Ignoring the CDPATH environment variable for the time being, the name after cd is a directory path name. There are only two sorts of path name in Unix:

  • absolute names that begin with a /
  • relative names which don't start with a /

All relative names are treated by the kernel as relative to the current directory — as if the name was prefixed by ./.

If you have CDPATH set, it complicates the search, and it is then conceivable that cd somewhere and cd ./somewhere land you in different directories. A directory name with no leading / and with no leading . or .. component (where cd .hidden doesn't count — the leading component is .hidden— but cd ./visible or cd ../visible do count) is searched for using CDPATH.

For example, consider this tree structure (only directories shown):

.                - current directory
./somewhere
./src
./src/somewhere

Suppose you have CDPATH=src:. Then cd somewhere will go to ./src/somewhere and cd ./somewhere will go (unsurprisingly) to ./somewhere. If you type a name such as cd src/somewhere, the cd command will search for a sub-directory /xyz/pqr/src/somewhere for each directory /xyz/pqr on CDPATH in turn. I perpetually use CDPATH (7 directories on my own machines; 14 on my work machines).

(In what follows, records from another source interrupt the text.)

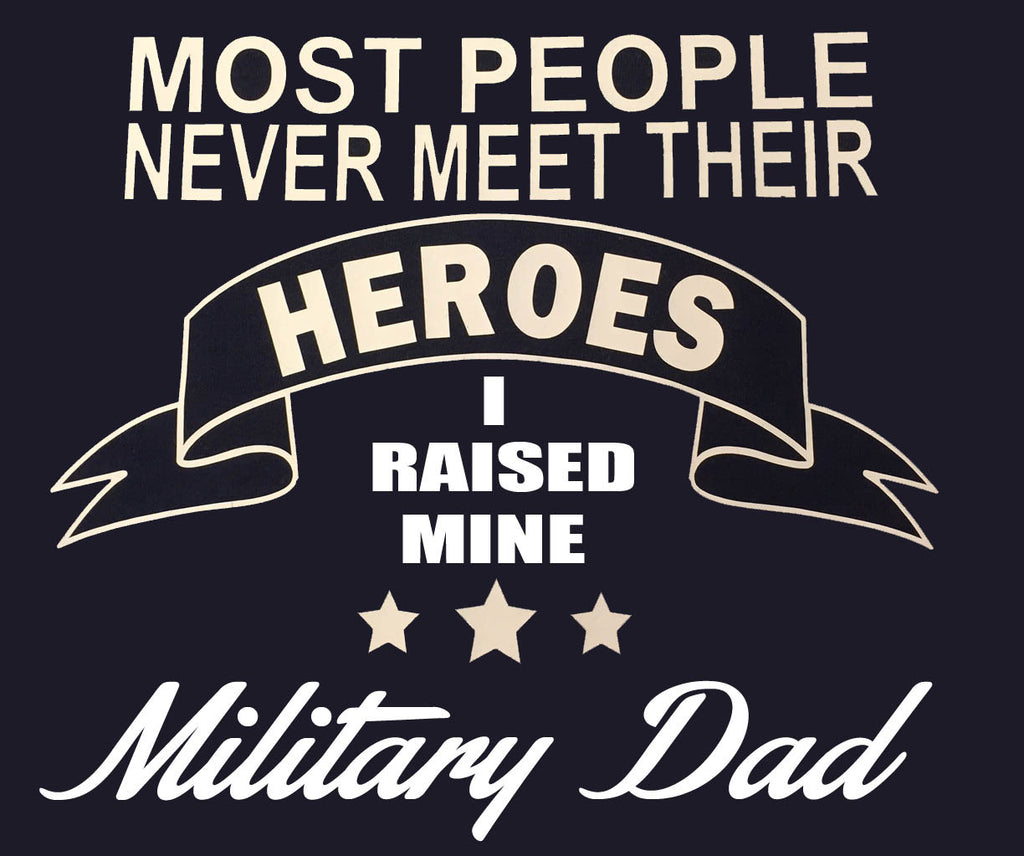 Most people never meet their heroes I raised mine Military DAD t-shirt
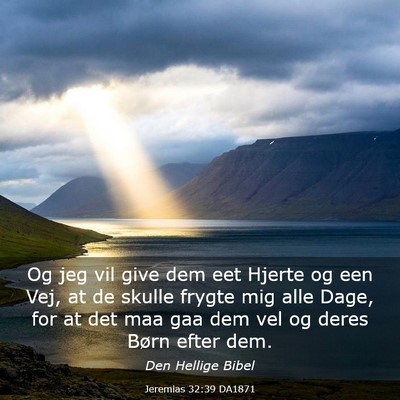 Picture 03 - Jeremias 32:39 DA1871 - Og jeg vil give dem eet Hjerte og een Vej, at de - Bible Verse Picture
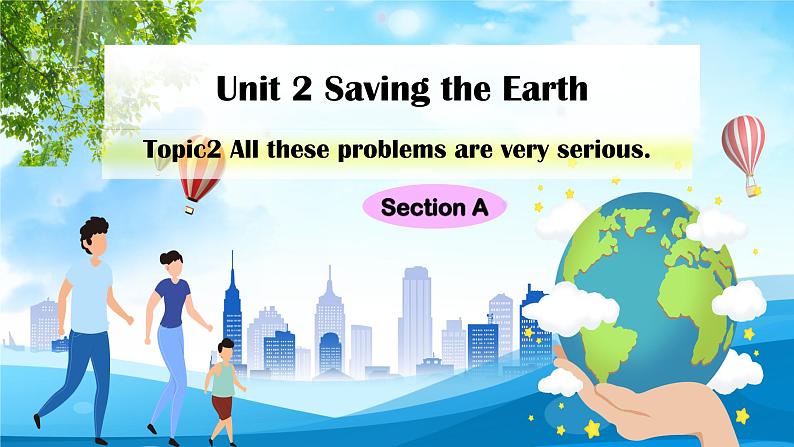 仁爱科普版 英语 九年级上册 课件PPT Unit 2 Topic 2 Section A第1页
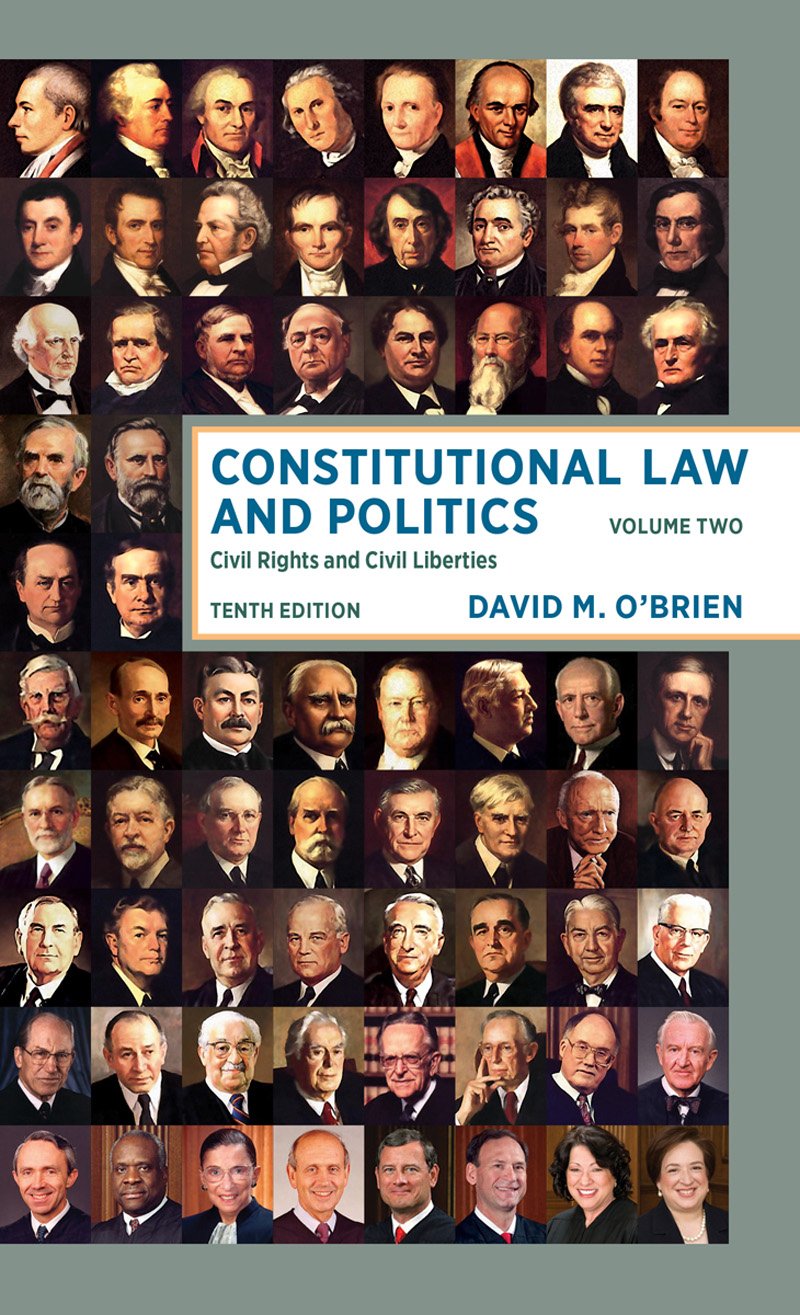 Constitutional Law and Politics: Civil Rights and Civil Liberties (Volume 2),Used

  • Rule of thumb: use CDPATH=:…whatever…

That puts the current directory first on the search path, and is usually the most sane behaviour.

A similar story applies to searching for ordinary external (non-aliased, non-function, non-builtin) commands. Command names that start with a slash are absolute pathnames; command names containing a slash are relative to the current directory; command names without a slash are searched for on $PATH.